In Oracle, a function cannot directly return a database table.
However, it can return a collection type (a table in memory), which SQL can then treat as a virtual table.
To support this, Oracle requires a structured set of components defined at the SQL level.


1. Row Type (Single Result Row Definition)

A row type describes the structure of one record in the returned result set.
It defines the columns and their data types, similar to a table row.

Purpose:

  • Gives SQL a known structure for each returned record.
  • Must be a SQL object type (not PL/SQL-only), because the result must be usable in SQL queries.

2. Table Type (Collection of Rows)

A table type defines a list of row-type elements.
This acts as an in-memory table that can hold multiple result rows.

Purpose:

  • Represents the entire result set.
  • Must also be a SQL-level nested table type so it can be used in the SQL engine.

3. Function Returning the Table Type

The function itself returns a value whose type is the table-collection type.

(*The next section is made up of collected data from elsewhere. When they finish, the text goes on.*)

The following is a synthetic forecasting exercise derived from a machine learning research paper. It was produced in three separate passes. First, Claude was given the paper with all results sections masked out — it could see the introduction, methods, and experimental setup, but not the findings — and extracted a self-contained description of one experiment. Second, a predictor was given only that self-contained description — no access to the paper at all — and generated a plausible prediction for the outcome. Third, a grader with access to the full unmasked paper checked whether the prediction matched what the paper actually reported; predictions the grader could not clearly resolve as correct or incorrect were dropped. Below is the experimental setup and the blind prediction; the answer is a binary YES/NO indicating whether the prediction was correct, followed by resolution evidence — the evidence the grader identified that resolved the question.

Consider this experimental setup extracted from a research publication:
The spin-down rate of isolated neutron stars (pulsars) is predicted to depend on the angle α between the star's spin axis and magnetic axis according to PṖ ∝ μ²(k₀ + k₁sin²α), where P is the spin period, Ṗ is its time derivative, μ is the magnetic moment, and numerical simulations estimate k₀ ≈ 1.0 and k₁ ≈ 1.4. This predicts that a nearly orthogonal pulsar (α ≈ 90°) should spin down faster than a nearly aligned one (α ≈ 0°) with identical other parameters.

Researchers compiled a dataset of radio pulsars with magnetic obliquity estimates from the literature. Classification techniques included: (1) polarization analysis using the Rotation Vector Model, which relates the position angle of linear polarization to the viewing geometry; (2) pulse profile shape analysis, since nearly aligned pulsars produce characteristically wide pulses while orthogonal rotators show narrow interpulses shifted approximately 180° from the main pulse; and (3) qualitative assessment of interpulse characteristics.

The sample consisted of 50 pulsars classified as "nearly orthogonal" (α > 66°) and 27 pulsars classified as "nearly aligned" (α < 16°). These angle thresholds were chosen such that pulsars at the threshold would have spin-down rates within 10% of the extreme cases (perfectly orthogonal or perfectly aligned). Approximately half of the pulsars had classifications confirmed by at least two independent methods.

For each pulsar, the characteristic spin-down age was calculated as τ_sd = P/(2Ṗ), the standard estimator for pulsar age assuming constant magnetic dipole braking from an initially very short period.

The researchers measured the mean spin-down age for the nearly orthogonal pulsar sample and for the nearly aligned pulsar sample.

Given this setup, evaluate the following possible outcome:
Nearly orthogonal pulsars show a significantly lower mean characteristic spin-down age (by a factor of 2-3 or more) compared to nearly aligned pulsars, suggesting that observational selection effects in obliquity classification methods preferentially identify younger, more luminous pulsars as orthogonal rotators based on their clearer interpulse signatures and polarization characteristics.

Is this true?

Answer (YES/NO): YES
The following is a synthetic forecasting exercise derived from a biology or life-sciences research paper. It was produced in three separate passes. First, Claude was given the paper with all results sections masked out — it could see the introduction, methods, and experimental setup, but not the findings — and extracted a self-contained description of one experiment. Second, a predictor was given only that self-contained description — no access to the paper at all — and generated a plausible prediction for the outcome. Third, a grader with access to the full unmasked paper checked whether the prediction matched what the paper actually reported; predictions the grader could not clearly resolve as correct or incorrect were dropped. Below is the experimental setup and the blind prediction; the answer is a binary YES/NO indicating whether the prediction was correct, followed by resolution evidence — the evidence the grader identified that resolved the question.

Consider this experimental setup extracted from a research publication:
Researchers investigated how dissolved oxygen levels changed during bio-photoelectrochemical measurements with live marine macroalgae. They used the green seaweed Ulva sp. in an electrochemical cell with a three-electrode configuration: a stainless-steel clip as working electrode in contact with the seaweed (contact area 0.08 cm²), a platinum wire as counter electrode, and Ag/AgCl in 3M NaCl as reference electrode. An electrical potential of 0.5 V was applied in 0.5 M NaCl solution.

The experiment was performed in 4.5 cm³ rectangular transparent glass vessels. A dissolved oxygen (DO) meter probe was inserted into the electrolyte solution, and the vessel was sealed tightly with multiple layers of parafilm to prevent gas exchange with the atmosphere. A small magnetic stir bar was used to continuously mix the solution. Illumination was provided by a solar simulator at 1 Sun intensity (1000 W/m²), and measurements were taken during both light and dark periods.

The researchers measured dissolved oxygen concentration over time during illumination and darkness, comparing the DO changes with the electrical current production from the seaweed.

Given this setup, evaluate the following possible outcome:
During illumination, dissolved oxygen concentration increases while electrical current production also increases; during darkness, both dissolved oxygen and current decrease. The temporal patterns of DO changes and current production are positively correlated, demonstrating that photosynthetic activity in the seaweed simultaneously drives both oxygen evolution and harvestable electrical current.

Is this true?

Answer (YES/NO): NO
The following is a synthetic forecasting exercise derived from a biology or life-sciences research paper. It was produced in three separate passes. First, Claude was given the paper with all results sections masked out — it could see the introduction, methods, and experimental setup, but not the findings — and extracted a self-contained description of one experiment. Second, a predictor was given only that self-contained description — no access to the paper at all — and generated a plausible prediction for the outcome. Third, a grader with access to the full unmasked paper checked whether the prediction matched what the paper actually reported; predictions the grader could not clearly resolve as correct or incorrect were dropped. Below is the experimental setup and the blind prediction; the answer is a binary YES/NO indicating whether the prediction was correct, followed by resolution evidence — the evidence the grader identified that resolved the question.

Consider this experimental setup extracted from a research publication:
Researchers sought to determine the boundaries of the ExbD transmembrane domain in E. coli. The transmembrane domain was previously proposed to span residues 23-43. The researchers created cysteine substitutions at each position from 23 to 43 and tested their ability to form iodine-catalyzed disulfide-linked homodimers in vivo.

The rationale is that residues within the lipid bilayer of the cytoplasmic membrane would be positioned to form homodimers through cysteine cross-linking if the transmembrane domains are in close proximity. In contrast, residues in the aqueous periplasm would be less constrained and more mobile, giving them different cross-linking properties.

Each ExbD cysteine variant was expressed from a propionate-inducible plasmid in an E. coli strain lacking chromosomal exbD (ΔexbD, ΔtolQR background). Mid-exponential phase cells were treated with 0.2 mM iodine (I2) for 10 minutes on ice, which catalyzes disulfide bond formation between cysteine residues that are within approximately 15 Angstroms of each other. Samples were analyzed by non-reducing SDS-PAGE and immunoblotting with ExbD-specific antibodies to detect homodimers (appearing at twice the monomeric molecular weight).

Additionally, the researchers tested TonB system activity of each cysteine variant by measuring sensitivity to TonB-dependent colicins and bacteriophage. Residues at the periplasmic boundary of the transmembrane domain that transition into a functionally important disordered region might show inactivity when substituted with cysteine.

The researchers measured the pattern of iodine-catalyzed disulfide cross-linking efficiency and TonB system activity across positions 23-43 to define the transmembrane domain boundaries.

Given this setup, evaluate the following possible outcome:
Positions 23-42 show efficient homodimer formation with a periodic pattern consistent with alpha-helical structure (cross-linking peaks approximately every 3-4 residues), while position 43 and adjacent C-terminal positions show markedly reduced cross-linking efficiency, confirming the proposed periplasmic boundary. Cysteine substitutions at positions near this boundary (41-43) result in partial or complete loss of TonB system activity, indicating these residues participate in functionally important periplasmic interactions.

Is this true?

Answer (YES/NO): NO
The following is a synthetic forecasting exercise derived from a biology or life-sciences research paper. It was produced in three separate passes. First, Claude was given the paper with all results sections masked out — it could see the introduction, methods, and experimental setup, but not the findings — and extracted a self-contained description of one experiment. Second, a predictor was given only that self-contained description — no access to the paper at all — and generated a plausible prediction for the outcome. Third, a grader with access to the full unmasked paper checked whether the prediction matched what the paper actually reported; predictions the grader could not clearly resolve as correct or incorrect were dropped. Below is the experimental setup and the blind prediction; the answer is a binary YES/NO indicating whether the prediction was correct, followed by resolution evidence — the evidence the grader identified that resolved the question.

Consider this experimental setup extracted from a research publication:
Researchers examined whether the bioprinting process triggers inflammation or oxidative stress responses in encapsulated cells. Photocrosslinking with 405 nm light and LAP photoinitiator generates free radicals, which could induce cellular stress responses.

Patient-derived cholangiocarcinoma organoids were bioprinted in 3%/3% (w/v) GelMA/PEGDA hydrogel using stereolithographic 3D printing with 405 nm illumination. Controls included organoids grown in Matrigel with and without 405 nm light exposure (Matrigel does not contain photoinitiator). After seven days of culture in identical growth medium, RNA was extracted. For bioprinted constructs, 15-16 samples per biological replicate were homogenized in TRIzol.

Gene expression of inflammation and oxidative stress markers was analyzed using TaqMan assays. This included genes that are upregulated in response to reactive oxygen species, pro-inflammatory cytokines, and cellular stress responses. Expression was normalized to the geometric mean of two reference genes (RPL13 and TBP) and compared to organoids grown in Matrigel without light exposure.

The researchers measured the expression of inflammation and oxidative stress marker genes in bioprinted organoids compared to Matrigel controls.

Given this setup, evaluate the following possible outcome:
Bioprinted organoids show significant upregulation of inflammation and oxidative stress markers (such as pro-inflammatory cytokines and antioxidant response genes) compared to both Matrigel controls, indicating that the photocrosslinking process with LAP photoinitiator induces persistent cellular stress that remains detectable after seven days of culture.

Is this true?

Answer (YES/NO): NO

There are two ways the function may return results:

A) Normal (Bulk Return)

  • The function collects all result rows first.
  • Returns the entire collection at once.
  • Works best when the result set is small or moderate in size.

Characteristics:

Aspect

Behavior

Memory Use

Higher (all rows stored before return)

Speed

Rows appear only after function completes

Good For

Small datasets, simple logic


B) Pipelined Return (Streaming Return)

The function streams rows as they are produced, without constructing the whole result in memory.

Characteristics:

Aspect

Behavior

Memory Use

Very low (no full buffering)

Row Availability

Immediate — rows returned one-by-one

Performance

Excellent for large datasets

Good For

Long-running operations, big tables

Concept:
Each row is emitted using
PIPE ROW, enabling caller to start receiving data instantly.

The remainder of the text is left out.